Duration Risk: Definition & Examples

Instructor: Douglas Stockbridge

DJ Stockbridge is currently pursuing a Masters degree in Accounting.

In this lesson, we will discuss what duration risk is and how it affects your fixed-income investment portfolio. The lesson will provide the definition of duration risk and then walk through a detailed real-world example.

Your Grandmother Needs Your Help

Imagine that your grandmother pulls you to the side of her living room. She is hosting you and the rest of your family for Thanksgiving. ''You've always been my favorite,'' she starts by saying. Oh no, you think to yourself, she's trying to soften you up. She must need a favor from you. ''You know how I've started to invest my retirement savings.'' Here, it comes, you think to yourself. ''Well,'' she continues, ''I need help with my allocation for bonds. I keep reading in the business section of the newspaper that interest rates may increase and I should be worried about duration risk, as a result. What the heck does this mean? What is duration risk?'' Luckily, because you read this lesson and learned about the topic, you can inform her.
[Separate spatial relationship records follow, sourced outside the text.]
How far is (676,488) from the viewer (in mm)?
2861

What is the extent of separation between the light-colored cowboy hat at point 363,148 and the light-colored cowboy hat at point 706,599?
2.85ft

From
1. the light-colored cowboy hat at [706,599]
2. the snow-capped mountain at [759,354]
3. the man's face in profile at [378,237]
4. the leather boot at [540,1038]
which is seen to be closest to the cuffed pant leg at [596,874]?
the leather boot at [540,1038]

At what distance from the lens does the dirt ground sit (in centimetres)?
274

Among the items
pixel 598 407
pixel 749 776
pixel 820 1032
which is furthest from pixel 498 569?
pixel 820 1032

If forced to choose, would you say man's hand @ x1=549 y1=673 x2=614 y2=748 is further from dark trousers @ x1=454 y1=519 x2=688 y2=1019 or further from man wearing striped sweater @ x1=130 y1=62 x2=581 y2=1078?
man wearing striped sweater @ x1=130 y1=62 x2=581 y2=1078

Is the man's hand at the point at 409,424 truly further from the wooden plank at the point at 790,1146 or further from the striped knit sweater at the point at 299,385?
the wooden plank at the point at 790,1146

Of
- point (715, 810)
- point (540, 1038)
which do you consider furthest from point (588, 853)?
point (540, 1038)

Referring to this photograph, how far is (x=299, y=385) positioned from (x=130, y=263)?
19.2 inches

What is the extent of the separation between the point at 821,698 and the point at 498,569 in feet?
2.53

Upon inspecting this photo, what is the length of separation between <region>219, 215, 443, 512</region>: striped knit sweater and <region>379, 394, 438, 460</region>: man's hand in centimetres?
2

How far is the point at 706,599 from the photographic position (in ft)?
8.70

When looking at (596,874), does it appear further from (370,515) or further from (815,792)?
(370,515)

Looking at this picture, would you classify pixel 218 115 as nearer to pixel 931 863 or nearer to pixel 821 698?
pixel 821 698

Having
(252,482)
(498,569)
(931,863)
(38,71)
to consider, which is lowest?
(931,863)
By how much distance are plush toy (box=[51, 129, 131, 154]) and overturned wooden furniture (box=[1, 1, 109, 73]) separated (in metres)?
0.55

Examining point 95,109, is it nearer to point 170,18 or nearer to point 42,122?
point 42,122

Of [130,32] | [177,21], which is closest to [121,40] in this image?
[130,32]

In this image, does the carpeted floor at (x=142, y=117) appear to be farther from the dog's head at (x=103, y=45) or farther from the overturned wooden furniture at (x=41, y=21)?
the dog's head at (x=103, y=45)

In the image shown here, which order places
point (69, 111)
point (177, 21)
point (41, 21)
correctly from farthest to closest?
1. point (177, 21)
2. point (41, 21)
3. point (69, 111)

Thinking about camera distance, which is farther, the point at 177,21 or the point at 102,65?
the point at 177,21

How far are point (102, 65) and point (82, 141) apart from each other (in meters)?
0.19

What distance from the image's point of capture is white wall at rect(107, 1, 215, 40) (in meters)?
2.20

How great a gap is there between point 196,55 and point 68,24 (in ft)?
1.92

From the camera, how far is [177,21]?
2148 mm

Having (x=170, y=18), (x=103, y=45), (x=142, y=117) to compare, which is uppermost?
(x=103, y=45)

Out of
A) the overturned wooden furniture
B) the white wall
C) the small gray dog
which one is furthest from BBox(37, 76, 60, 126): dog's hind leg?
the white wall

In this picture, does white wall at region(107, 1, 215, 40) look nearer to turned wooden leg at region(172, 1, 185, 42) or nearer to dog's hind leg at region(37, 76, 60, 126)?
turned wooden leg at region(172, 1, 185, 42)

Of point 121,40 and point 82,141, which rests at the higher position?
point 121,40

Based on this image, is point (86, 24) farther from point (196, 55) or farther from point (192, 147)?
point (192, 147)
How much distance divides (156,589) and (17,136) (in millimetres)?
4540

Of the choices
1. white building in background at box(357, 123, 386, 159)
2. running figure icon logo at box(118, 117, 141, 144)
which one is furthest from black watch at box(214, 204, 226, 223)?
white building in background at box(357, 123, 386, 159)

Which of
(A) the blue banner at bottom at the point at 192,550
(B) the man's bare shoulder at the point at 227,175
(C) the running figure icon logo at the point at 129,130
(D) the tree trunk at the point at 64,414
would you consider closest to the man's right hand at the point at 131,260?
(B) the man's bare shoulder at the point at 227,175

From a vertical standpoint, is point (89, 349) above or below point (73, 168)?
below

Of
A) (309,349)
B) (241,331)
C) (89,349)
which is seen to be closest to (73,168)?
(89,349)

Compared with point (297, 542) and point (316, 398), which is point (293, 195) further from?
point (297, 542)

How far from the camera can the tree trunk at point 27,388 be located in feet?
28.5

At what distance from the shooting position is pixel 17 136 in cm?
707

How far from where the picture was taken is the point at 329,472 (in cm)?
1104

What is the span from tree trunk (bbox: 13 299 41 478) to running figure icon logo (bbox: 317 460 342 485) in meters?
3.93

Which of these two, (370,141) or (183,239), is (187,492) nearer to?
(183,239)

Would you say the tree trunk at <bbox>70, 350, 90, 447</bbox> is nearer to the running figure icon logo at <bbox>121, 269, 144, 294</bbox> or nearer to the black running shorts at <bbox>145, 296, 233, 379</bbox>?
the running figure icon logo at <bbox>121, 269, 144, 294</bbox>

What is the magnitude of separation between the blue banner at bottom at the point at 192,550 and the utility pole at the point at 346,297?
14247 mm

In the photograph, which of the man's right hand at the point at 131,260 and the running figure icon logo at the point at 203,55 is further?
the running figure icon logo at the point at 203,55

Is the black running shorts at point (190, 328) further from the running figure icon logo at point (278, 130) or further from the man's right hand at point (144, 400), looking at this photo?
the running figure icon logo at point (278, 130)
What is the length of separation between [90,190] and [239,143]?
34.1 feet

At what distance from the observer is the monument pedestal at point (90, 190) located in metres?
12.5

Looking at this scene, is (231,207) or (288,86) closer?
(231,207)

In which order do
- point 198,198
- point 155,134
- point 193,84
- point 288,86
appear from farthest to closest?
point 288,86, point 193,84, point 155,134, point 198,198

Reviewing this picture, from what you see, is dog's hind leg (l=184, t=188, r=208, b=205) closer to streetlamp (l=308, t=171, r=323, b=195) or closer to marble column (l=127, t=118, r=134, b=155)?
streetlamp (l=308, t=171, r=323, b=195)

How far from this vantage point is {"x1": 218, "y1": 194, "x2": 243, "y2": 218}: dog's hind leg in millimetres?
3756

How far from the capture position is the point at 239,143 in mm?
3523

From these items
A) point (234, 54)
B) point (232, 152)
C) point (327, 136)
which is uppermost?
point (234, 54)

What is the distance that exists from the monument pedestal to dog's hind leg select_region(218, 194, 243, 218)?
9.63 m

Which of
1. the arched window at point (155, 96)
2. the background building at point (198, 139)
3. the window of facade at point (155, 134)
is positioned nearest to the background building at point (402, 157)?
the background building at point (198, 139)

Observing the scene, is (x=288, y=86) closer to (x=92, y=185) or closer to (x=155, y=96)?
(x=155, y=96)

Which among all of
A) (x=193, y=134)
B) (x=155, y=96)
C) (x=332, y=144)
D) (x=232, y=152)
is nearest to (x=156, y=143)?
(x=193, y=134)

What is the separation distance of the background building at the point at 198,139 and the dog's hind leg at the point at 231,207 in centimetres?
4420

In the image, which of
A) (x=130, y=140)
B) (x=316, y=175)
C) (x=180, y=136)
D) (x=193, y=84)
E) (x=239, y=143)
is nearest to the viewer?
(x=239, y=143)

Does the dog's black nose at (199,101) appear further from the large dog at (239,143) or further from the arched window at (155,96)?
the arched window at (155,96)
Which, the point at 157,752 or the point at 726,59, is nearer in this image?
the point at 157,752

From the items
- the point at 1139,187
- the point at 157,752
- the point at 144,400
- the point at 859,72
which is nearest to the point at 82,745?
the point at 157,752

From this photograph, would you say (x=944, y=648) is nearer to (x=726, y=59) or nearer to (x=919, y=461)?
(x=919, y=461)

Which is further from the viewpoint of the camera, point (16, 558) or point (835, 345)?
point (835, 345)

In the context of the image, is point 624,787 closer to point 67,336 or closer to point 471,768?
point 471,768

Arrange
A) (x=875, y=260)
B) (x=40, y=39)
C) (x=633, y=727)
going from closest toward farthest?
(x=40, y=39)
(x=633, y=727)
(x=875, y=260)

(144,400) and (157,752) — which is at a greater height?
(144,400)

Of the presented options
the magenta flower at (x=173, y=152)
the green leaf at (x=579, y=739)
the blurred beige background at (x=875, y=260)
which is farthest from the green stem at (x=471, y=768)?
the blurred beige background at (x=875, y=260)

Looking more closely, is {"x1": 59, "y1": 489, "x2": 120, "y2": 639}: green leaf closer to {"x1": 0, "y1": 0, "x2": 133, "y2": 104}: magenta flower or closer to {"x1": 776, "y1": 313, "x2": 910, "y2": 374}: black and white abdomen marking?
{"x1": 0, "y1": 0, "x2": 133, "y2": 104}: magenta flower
Definition of Duration Risk

Duration risk, also known as interest rate risk, is the possibility that changes in borrowing rates (i.e. interest rates) may reduce or increase the market value of a fixed-income investment. Duration risk is easier to understand through an example, and we'll walk through one below. But in plain English, interest rates may change after you invest in a bond. Say you invest in a bond at 5% interest. If interest rates increase by 1%, additional investors in the same bond will now demand a 6% rate of return. Because the bond interest payments are fixed each year, the market price of the bond will decrease to increase the rate of return from 5% to 6%.

Grandma's Investment

Let's imagine that your grandmother is considering investing $1,000 in a 20-year bond. The coupon rate is 5%, so the amount of cash she will receive each year is $1,000 x 5% = $50. Let's say she invests at par. This means her coupon rate (5%) is equal to the interest rate (5%). Put another way, interest rates are at 5%, meaning investors demand a 5% return to invest in that bond. So, she pays $1,000 for the right to receive $50 every year for the next 20 years, and then in year 20, she will receive her principal of $1,000 back. Let's say the very next day after your grandmother makes the investment, interest rates double to 10%. This means if your grandmother had waited just one more day to make the investment she would have earned 10% each year. The coupon rate would still be 5% on $1,000 par amount, so the cash payments she receives would still be $50 each year, but instead of paying $1,000 at the beginning, she would have paid significantly less. In fact, she would have paid roughly $500. Her annual expected return would have been $50/$500 = 10%, much higher than $50/$1,000 = 5%.